Difatti, un atto sanguinoso è a tutti gli effetti l’antitesi di un posto come le Langhe, il cui skyline di colline e calanchi geometricamente frattali rimanda a un infinito mare ondoso, a una perpetua armonia fatta di pace e perfezione. Eppure Orso Tosco riesce con maestria a far convivere questi estremi, grazie anche e soprattutto al suo protagonista. Il Commissario Gualtiero Bova è detto Pinguino per la corporatura “a pera” e un’andatura apparentemente barcollante tipiche del bipede. Ma non fatevi fuorviare da facili conclusioni estetiche; Bova è dotato di uno spirito d’osservazione fuori dal comune e di un intelletto sopraffino che non ha nulla da invidiare a mostri sacri quali Sherlock Holmes e Nero Wolfe.

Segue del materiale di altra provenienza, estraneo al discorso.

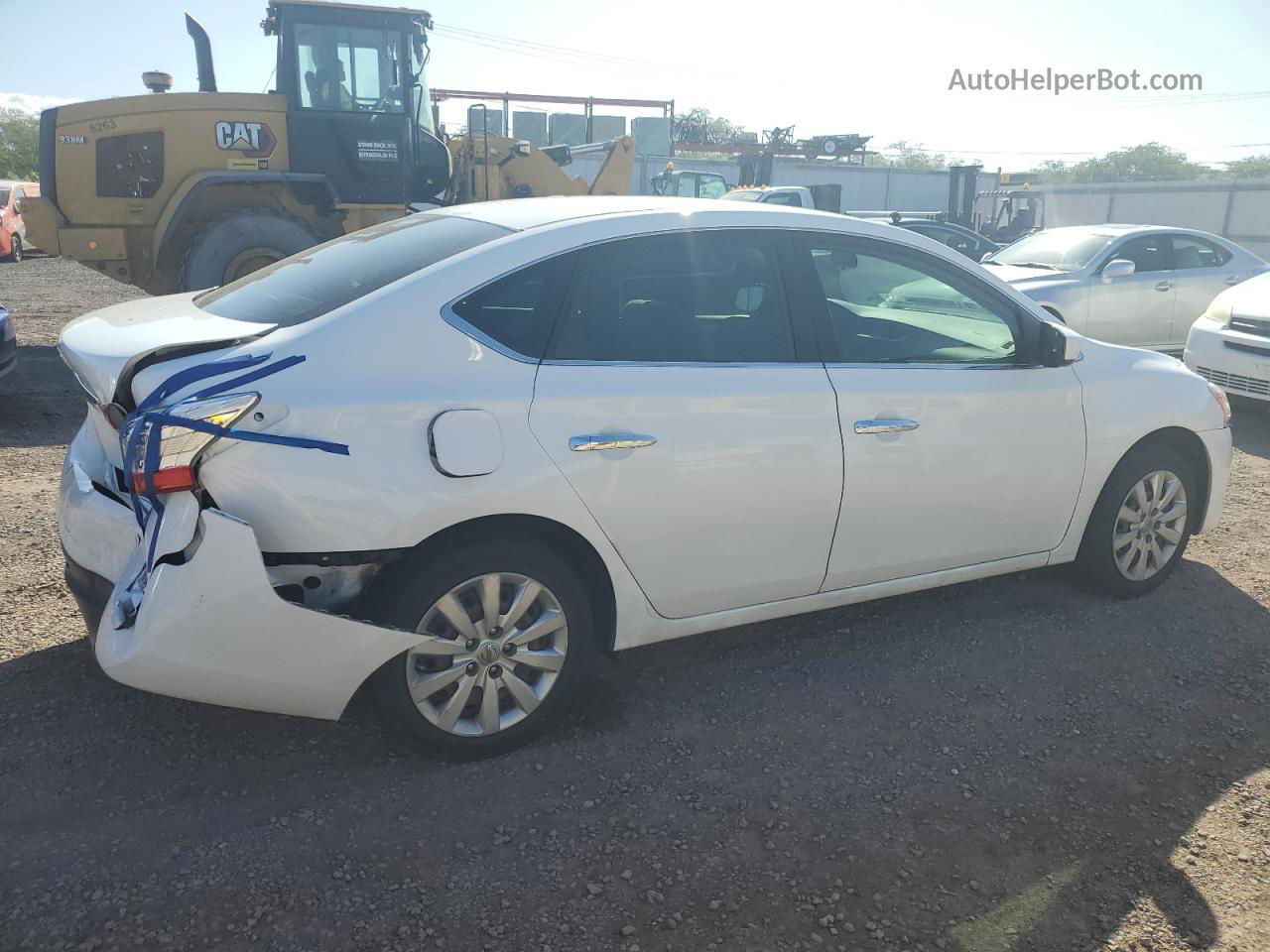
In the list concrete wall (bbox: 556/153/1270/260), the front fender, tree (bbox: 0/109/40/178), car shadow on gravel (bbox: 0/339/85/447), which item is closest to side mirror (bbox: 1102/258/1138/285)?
the front fender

Il pinguino è l’animale per antonomasia simbolo dell’Antartide, pertanto, come habitat, non c’è niente di più lontano delle Langhe. Allo stesso modo il Pinguino Bova si sente sempre un po’ fuori luogo, in un persistente equilibrio instabile. La sua indole, però, gli consente di distaccarsi e di mimetizzarsi, e questa è la chiave per riuscire ad osservare con maggior cura, scevro da preconcetti, e cogliere il dettaglio, il tassello anomalo che un occhio poco diligente non è in grado di individuare e da cui parte la comprensione complessiva degli eventi. Una frase mi ha colpito molto: non c’è miglior posto per nascondere una foglia di un prato autunnale. Non solo nella finzione.